ПО ДАННЫМ ТЕКСТА:
A. Перечислите всё, что указано в скобках как составные части «целой популяции фетишей» во фрагменте о фетишизме.
B. Замените «страбизмом» на «косоглазием» и приведите фрагмент о фетишизме между словами «Под снимаемыми один» и «всякий раз отрицаемая.» включительно.

ФРАГМЕНТ ТЕКСТА:
* * * * *

Идеальное тело, формируемое таким статусом, — это тело манекенщицы. Манекенщица являет нам модель всей этой фаллической инструментовки тела. Об этом говорит само слово: manne-ken, «маленький человечек» (ребенок или пенис); женщина окружает сложными манипуляциями свое же тело, и эта интенсивная, безупречная нарциссическая дисциплина превращает его в парадигму соблазна. И, думается, именно здесь, в этом перверсивном процессе, превращающем женщину и ее сакрализованное тело в живой фаллос, заключается настоящая кастрация женщины (а также и мужчины — просто данная модель четче всего проявляется применительно к женщине). Быть кастрированным — значит быть покрытым фаллическими субститутами. Женщина как раз и покрыта ими, от нее требуется стать телом-фаллосом, иначе ей, пожалуй, никогда и не быть желанной. Женщинам потому и не свойствен фетишизм, что они постоянно осуществляют работу фетишизации над самими собой, превращаясь в кукол. Как известно, кукла — это фетиш, изготовляемый для непрерывного одевания и раздевания, облачения и разоблачения. Такая игра сокрытия-раскрытия и составляет ее символическую ценность для детей; и обратно, к такой игре регрессирует любое объектное или символическое отношение, когда женщина делается куклой, становится своим собственным и чужим фетишем.[132]

Фрейд: «Столь часто избираемые в качестве фетиша детали нижнего белья задерживают миг раздевания — последний, в который женщину еще можно было считать фаллической» («Фетишизм»).[133]

По такой логике, завораживающая сила стриптиза как зрелища кастрации возникает из неотвратимо приближающегося открытия, вернее из поисков, никак не приводящих к открытию, а еще вернее из попыток всеми способами избежать открытия, что ничего нет. «Оцепенение при виде женских гениталий, которое непременно характеризует любого фетишиста, — это нестираемый след имевшего место вытеснения» (там же). Немыслимость отсутствия: этот опыт в дальнейшем оказывается у истоков любого «откровения», любого «разоблачения» (в частности, сексуального статуса «истины»); обсессивный интерес к дыре превращается в обратную завороженность фаллосом. Из этой отрицаемой, зачеркиваемой тайны зияния вырастает целая популяция фетишей (предметов, фантазмов, тел/объектов). Само тело женщины, превращенное в фетиш, преграждает доступ к той головокружительной точке отсутствия, из которой оно возрождается, — загораживает его своим же эротическим присутствием, представляющим собой «знак триумфа над угрозой кастрации и защиту от нее» (там же).

Под снимаемыми один за другим покровами нет ничего, никогда нет ничего, и процесс, идущий все дальше и дальше к этому открытию, есть самый настоящий процесс кастрации — не признание неполноты, но головокружительная завороженность этой субстанцией небытия. Вся история западной цивилизации, итогом которой становится головокружительное, навязчиво-реалистическое влечение, отмечено этим страбизмом кастрации: под видом воссоздания «сути вещей» взгляд бессознательно косит в пустоту. Вместо признания кастрации человек создает себе всевозможные фаллические алиби, а затем, увлекаемый завороженным навязчивым влечением, начинает одно за другим их устранять, дабы обнаружить «истину», — каковой всегда является кастрация, только в конечном счете всякий раз отрицаемая.

* * * * *

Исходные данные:

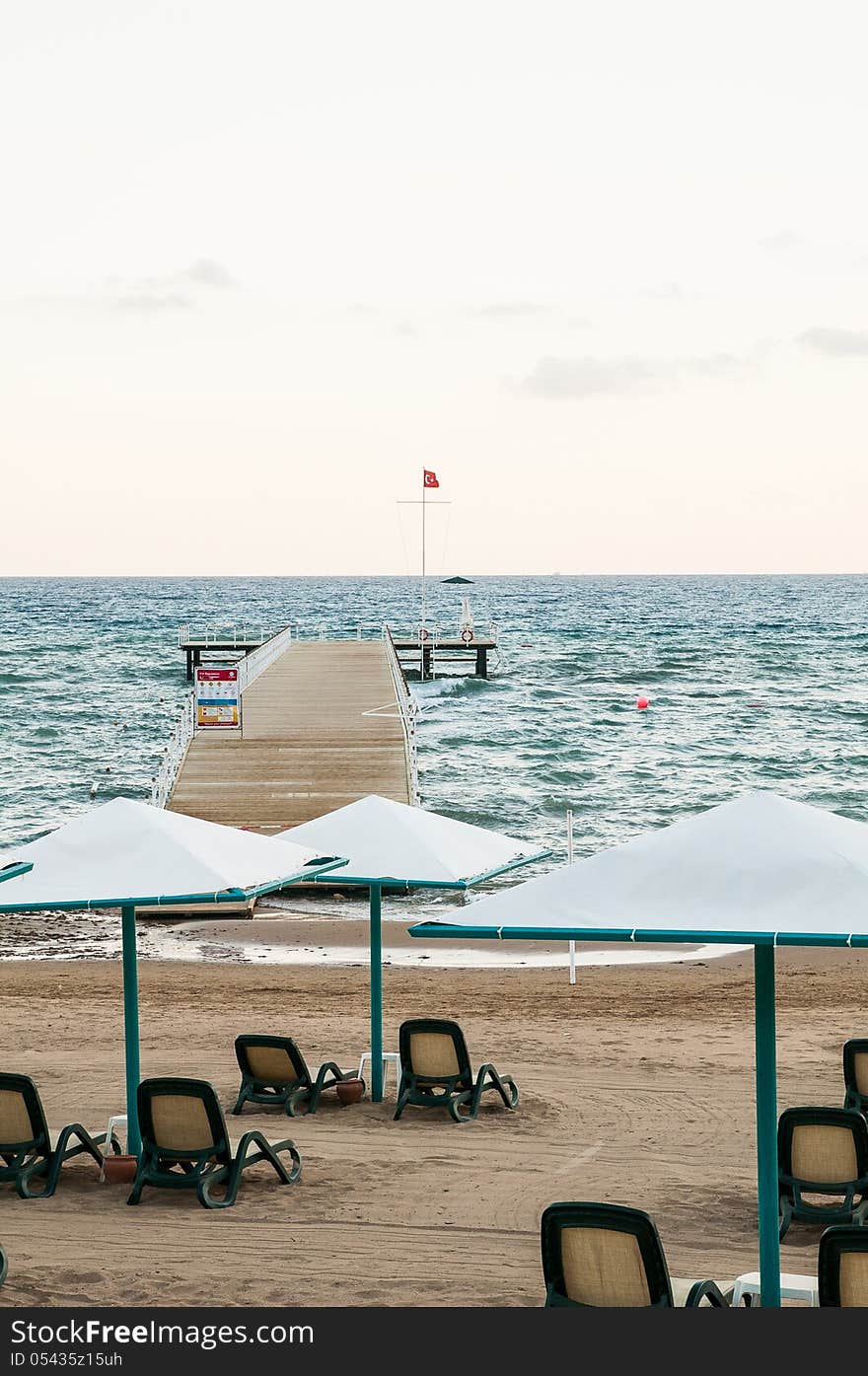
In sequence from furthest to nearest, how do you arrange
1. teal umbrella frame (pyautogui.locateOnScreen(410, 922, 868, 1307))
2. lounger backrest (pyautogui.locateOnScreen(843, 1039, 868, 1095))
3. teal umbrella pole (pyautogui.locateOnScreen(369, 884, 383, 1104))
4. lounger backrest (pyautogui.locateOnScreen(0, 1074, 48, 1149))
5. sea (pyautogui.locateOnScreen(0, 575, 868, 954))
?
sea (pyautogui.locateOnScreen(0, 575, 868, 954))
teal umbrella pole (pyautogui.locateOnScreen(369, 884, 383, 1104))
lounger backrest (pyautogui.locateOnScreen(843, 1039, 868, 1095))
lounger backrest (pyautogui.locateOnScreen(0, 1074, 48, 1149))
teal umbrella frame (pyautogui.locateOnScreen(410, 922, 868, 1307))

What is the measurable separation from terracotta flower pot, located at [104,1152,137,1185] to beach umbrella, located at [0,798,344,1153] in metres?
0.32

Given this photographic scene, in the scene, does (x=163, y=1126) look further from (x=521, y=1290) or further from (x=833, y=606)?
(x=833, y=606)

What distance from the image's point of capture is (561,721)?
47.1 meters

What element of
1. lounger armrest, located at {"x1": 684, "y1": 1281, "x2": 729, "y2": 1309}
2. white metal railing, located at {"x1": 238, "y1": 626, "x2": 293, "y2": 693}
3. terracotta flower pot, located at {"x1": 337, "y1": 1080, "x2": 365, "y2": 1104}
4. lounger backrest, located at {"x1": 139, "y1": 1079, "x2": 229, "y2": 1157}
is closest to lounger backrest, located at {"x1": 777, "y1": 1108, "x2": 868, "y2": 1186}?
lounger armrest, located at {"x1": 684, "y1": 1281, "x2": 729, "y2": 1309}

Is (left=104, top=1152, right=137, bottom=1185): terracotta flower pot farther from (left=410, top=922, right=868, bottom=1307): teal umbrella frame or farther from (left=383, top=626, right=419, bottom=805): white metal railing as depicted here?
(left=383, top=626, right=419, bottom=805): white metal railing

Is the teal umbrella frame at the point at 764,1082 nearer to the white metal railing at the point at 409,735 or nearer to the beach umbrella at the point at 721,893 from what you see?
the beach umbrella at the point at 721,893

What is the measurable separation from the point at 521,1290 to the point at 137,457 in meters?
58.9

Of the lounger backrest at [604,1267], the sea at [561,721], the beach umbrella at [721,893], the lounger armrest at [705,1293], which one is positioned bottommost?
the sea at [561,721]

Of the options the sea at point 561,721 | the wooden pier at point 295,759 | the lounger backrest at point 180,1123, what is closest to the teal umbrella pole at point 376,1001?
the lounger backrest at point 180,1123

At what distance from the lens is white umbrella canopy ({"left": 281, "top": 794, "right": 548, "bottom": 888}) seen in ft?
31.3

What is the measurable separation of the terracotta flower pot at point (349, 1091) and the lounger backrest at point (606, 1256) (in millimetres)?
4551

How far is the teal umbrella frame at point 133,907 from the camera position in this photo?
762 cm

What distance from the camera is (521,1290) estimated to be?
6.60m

* * * * *

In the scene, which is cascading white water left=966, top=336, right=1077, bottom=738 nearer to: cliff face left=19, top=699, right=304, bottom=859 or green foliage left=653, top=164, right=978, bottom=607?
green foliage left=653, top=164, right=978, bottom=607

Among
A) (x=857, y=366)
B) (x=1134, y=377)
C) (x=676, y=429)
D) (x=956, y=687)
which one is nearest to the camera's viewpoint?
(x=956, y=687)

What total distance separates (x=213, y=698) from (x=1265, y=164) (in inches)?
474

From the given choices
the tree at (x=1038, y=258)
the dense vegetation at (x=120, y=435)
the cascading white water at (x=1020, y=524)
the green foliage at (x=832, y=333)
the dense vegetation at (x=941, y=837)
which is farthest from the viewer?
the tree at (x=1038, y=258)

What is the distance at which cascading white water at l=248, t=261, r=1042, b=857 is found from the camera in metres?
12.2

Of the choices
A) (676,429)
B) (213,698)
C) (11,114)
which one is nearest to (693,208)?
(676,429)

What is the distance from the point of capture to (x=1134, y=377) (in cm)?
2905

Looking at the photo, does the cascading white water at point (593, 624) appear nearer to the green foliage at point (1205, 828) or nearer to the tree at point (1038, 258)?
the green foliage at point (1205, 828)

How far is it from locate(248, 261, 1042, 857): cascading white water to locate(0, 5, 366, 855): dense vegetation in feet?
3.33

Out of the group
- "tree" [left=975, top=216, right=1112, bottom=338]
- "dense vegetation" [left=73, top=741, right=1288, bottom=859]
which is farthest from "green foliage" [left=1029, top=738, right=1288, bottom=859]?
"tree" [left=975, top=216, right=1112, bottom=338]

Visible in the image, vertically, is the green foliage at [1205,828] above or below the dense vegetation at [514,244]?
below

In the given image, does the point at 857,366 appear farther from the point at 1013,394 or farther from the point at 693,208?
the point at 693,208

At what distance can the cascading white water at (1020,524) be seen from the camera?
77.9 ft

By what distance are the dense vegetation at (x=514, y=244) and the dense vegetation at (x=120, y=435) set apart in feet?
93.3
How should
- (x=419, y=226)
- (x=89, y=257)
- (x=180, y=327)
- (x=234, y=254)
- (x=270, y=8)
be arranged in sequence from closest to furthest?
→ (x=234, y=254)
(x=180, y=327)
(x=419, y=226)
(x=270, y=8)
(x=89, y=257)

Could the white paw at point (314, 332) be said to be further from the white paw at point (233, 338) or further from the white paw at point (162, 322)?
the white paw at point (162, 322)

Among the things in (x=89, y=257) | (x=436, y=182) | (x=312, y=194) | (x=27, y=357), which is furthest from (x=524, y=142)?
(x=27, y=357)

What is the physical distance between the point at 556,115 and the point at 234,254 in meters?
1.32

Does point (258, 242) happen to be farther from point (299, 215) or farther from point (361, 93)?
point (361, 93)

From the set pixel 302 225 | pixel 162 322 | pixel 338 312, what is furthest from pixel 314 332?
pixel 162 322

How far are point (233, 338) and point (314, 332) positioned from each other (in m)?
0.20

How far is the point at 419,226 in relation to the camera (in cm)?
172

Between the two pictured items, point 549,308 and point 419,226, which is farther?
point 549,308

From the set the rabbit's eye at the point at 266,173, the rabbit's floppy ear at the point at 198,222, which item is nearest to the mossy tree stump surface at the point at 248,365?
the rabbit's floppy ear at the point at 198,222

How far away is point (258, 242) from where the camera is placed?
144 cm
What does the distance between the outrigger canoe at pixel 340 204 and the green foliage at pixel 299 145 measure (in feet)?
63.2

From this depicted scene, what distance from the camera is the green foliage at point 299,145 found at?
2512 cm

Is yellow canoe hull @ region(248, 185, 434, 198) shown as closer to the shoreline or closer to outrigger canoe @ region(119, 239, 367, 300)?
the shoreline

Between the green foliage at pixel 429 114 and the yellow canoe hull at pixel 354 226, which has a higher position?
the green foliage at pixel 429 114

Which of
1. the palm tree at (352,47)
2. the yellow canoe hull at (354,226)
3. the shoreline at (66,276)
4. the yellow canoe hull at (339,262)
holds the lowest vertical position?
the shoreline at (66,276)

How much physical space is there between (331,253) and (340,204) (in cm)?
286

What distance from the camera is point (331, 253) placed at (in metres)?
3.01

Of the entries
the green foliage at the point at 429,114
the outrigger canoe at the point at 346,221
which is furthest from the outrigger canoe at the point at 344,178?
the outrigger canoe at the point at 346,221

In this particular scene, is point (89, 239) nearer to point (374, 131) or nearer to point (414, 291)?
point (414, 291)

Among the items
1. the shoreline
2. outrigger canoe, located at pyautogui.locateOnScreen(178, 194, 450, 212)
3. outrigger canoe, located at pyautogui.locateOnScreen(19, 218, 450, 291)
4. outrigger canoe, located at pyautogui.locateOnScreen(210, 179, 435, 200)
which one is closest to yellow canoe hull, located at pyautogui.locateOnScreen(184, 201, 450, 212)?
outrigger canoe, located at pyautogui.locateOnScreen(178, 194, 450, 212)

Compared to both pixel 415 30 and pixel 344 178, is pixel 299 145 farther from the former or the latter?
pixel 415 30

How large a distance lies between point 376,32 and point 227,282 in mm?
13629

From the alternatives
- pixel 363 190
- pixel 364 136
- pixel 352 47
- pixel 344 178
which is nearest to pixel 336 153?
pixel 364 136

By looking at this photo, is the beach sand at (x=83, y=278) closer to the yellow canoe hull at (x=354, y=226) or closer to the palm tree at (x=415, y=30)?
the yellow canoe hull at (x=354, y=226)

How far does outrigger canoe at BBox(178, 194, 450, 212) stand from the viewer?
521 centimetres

* * * * *

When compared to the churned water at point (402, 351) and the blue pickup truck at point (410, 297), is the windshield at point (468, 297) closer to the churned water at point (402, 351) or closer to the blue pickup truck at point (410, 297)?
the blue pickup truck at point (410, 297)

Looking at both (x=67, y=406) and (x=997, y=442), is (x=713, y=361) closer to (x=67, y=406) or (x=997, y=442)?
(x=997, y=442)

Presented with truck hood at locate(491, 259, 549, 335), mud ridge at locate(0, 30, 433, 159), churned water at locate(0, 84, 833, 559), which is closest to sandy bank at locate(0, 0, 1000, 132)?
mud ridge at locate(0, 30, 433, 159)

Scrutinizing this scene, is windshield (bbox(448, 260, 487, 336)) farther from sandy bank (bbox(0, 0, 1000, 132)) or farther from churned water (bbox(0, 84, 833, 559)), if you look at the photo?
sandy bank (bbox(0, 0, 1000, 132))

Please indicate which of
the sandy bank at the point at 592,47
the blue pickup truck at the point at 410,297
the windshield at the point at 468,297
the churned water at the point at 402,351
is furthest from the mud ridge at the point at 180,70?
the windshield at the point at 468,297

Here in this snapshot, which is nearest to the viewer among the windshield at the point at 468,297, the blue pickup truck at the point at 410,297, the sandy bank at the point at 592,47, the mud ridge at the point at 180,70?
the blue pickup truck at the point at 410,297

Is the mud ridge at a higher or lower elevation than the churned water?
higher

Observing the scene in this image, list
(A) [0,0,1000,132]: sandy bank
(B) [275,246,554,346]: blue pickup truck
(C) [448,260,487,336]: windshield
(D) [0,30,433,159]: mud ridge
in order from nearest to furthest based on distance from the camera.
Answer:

* * * * *

РЕШЕНИЯ ЗАДАНИЙ:
A. предметы, фантазмы, тела/объекты

B.
Под снимаемыми один за другим покровами нет ничего, никогда нет ничего, и процесс, идущий все дальше и дальше к этому открытию, есть самый настоящий процесс кастрации — не признание неполноты, но головокружительная завороженность этой субстанцией небытия. Вся история западной цивилизации, итогом которой становится головокружительное, навязчиво-реалистическое влечение, отмечено этим косоглазием кастрации: под видом воссоздания «сути вещей» взгляд бессознательно косит в пустоту. Вместо признания кастрации человек создает себе всевозможные фаллические алиби, а затем, увлекаемый завороженным навязчивым влечением, начинает одно за другим их устранять, дабы обнаружить «истину», — каковой всегда является кастрация, только в конечном счете всякий раз отрицаемая.